I was headed downtown to a party celebrating my city’s top creative talent. My friend had been nominated for her radio show and I was meeting her there. I was riding with two other friends. “What’s the name of your friend’s show?” one asked.
I paused. “I don’t know!” I said. “Oh my gosh, I’m a terrible friend.”
“Yeah, you are,” she said, teasingly but with just enough sincerity that I realized my true sin.
I didn’t know the name of my friend’s show because I’d never listened to it. I wanted to go downtown and support something that I knew nothing about. I was performing friendship rather than enacting it.
I was a terrible friend.
These days, it’s hard to develop or maintain adult friendships. We’re all so consumed by work and family, and our schedules rarely match up. I have a lot of performer friends who spend all their non-working hours rehearsing for shows, a lot of parent friends who are consumed by child-rearing, and a lot of longtime friends who are in different states or even countries. However, that’s no excuse for my lack of knowledge about what many of my friends do for a living, to whom they are married, or the names of their children. And at this point, I’m afraid to ask.
Recently, I learned that my best friend from childhood was diagnosed with leukemia. We had barely spoken throughout our adult years. I knew that she’d had a relatively charmed life and I once wrote to her about my struggles, apologizing for my lack of contact. When I last saw her in person a few years ago, we picked up right where we left off in our friendship. However, long-distance relationships of any kind are hard. I know she doesn’t think of me the way she does of her other childhood friends — the ones who kept in touch. Learning that she was so sick brought me to tears, and yet my messages to her fell on deaf ears.
I’d abandoned any opportunity to comfort or support her. She wanted nothing to do with me, and I couldn’t blame her.
I’m the first to admit that I’m a terrible friend. And while it’s no excuse, it’s because I’ve been burned so badly. My best friend in college became my abusive roommate who poured salt into my almond milk and helped set up my boyfriend with the woman he cheated on me with. My next roommate ran a reign of terror, forcing me to sleep on the floor by stealing my mattress and screaming at me whenever I made the slightest transgression. Later on, the woman with whom I’d co-founded a dance troupe suddenly decided that she’d rather run the show herself, and kicked me out, then smeared my name to everyone who would listen.
I have trust issues.
Throughout my twenties, I watched How I Met Your Mother and wished that I could have a close group of friends like that. So many of my friendships were tied to my various jobs that it was hard to cultivate a connection outside of work. I’ve gotten used to being unfriended on Facebook by former coworkers or exchanging awkward pleasantries with a work friend whom I run into in the real world. I realized that I am the type to have work friends and boyfriends, and few other types of friends.
My dearest friends are scattered among the realms of my life. They will never meet and hang out, and the last party I attempted to throw was a true character study in disjointed friend groups.

──────

WHAT TO DO:
Please copy the essay on friendship word for word, from "I didn’t know" up to and including "was a terrible friend.".

Graph understanding data
──────

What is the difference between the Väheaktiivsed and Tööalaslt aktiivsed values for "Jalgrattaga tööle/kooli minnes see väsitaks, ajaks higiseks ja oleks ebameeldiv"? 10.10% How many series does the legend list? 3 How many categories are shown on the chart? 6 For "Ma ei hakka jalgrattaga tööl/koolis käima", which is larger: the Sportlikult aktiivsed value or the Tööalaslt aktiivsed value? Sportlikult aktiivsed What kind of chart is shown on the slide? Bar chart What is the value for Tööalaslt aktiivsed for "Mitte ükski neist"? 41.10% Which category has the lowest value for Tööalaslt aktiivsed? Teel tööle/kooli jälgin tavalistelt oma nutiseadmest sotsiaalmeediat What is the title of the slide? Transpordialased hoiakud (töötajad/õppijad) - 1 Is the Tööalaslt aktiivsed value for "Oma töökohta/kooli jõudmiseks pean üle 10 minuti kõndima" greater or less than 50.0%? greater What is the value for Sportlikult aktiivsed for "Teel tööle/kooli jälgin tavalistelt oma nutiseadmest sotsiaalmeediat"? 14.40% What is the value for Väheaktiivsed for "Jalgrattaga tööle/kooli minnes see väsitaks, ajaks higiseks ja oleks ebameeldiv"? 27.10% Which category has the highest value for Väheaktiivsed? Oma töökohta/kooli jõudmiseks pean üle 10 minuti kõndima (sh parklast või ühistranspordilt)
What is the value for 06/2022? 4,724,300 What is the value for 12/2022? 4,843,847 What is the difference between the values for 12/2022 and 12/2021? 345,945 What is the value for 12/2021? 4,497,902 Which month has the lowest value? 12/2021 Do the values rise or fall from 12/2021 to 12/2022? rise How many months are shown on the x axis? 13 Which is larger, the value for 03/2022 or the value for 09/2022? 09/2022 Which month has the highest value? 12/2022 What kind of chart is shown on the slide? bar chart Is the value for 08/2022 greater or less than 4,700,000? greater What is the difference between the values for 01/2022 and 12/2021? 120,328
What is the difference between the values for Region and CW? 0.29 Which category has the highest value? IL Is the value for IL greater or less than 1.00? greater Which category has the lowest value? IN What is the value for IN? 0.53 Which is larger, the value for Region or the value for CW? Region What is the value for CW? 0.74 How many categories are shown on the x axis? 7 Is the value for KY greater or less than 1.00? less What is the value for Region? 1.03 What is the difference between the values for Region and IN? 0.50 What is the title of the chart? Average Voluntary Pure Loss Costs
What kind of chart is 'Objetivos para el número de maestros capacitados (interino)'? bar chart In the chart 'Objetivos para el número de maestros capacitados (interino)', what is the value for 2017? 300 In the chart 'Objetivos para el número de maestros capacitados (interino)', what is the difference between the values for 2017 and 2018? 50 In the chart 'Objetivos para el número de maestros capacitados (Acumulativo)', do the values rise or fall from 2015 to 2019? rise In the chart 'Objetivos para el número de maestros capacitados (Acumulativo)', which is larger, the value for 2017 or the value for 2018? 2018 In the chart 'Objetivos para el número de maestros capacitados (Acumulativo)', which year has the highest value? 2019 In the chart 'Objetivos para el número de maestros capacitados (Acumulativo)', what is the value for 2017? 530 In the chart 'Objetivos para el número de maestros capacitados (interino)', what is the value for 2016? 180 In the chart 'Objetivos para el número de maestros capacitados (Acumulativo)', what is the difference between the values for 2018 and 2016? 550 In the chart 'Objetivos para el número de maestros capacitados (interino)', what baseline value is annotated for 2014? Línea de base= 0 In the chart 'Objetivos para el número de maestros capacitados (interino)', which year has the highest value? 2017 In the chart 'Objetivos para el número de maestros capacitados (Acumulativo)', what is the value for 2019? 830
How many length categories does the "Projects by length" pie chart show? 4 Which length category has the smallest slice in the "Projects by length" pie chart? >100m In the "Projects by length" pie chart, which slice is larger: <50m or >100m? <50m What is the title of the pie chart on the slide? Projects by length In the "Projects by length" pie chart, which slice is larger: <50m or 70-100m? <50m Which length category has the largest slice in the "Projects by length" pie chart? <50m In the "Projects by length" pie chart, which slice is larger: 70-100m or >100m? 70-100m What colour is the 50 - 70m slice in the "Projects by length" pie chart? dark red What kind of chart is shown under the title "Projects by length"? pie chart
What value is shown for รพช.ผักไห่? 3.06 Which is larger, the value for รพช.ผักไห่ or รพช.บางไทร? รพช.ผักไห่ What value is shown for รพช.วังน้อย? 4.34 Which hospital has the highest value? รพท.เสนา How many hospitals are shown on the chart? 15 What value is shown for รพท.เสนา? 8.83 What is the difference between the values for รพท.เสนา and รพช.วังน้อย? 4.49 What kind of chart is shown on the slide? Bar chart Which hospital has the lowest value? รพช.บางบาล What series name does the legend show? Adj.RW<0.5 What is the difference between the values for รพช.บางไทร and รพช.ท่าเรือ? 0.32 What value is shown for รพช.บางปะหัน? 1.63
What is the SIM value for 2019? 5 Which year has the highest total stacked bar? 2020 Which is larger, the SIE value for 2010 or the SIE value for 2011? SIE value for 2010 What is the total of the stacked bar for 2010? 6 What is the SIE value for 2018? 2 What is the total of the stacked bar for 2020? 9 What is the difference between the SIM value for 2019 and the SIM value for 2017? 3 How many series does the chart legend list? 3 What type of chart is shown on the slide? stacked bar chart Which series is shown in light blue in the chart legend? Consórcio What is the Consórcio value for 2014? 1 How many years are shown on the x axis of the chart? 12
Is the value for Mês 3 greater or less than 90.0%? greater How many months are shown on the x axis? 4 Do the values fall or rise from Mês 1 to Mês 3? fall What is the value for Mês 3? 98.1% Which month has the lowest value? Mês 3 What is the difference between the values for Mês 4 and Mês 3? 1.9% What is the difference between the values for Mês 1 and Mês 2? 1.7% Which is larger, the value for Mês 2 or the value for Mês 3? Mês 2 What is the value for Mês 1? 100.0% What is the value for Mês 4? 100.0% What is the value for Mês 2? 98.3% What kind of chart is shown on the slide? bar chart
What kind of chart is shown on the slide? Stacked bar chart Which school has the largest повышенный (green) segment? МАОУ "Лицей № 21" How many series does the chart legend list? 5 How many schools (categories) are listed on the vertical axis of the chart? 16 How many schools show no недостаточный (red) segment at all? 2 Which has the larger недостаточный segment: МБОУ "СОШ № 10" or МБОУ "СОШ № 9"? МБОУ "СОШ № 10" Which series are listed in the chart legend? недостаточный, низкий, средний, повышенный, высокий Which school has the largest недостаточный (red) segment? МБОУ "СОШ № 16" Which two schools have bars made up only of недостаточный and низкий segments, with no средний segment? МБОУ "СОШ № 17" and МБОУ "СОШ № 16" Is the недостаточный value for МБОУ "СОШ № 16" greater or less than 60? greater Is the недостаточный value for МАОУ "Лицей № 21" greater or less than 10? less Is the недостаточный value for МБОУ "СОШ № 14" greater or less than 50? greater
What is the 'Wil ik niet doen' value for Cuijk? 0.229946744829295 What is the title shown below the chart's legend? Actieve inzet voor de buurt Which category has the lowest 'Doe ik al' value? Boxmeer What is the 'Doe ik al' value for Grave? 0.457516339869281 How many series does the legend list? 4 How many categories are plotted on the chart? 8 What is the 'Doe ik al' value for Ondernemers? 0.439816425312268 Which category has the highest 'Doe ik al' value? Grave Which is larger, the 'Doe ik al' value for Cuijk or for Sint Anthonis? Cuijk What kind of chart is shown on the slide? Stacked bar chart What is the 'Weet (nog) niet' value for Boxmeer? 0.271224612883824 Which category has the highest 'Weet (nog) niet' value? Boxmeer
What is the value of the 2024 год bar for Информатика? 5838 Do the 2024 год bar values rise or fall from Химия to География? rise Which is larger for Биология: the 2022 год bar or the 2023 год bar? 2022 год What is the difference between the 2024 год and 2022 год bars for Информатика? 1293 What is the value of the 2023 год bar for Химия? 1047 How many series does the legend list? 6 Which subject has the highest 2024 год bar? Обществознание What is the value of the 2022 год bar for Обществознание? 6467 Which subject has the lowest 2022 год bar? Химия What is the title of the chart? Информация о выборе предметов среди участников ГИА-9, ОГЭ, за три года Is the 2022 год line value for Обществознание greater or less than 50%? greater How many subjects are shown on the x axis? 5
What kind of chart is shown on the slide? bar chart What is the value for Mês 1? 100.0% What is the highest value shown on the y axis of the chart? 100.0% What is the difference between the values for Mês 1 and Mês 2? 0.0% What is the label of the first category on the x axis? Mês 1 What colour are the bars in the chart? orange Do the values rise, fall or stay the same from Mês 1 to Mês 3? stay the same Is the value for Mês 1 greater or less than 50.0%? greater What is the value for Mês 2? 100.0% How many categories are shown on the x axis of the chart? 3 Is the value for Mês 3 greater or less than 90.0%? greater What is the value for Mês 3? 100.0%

──────

COMPLETED EXERCISE:
I didn’t know the name of my friend’s show because I’d never listened to it. I wanted to go downtown and support something that I knew nothing about. I was performing friendship rather than enacting it.
I was a terrible friend.